Self-documenting systems

Developers should be able to search the codebase to discover where a metric originates, how it is calculated, and why it exists. They should not have to hunt through dashboard configuration or a separate portal to understand the connection between implementation and operational view.

This works especially well for batch processing, ETL pipelines, scheduled jobs, automation, integrations, data engineering, and long-running workflows. In those systems, the code often has the clearest understanding of progress, expectations, milestones, and meaningful notes.

OpenTrace renders what already exists

OpenTrace is opinionated about this boundary. The application defines metrics, progress, milestones, expectations, skills, and notes.

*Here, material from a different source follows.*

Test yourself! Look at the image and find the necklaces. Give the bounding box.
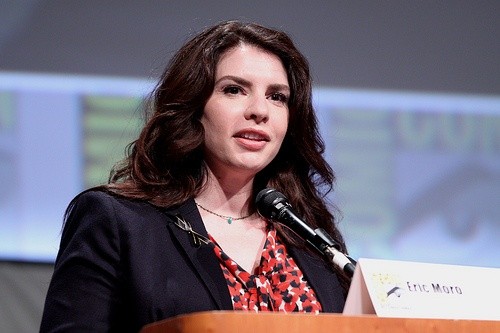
[193,200,260,223]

OpenTrace renders dashboards, charts, timelines, incident views, progress displays, and investigation tools from what the application declares.

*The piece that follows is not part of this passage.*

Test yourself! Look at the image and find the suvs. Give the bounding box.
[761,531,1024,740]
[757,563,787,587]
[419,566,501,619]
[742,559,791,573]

That keeps adoption small. A script, batch job, or service can become observable by making OpenTrace SDK calls or plain HTTP calls where the work happens. There is no requirement to design dashboards first or configure visualisations before the system can say something useful.

The application is the source of truth. OpenTrace does not ask developers to recreate their system inside a dashboard. The application tells OpenTrace what it knows, and OpenTrace turns that into something operators can understand.

Small contracts scale

OpenTrace keeps the contract small so this habit is easy to adopt: send events, metrics, notes, payloads, durations, and milestones over plain HTTP. The goal is not a giant observability framework. The goal is code that reports what operators will otherwise have to ask about later.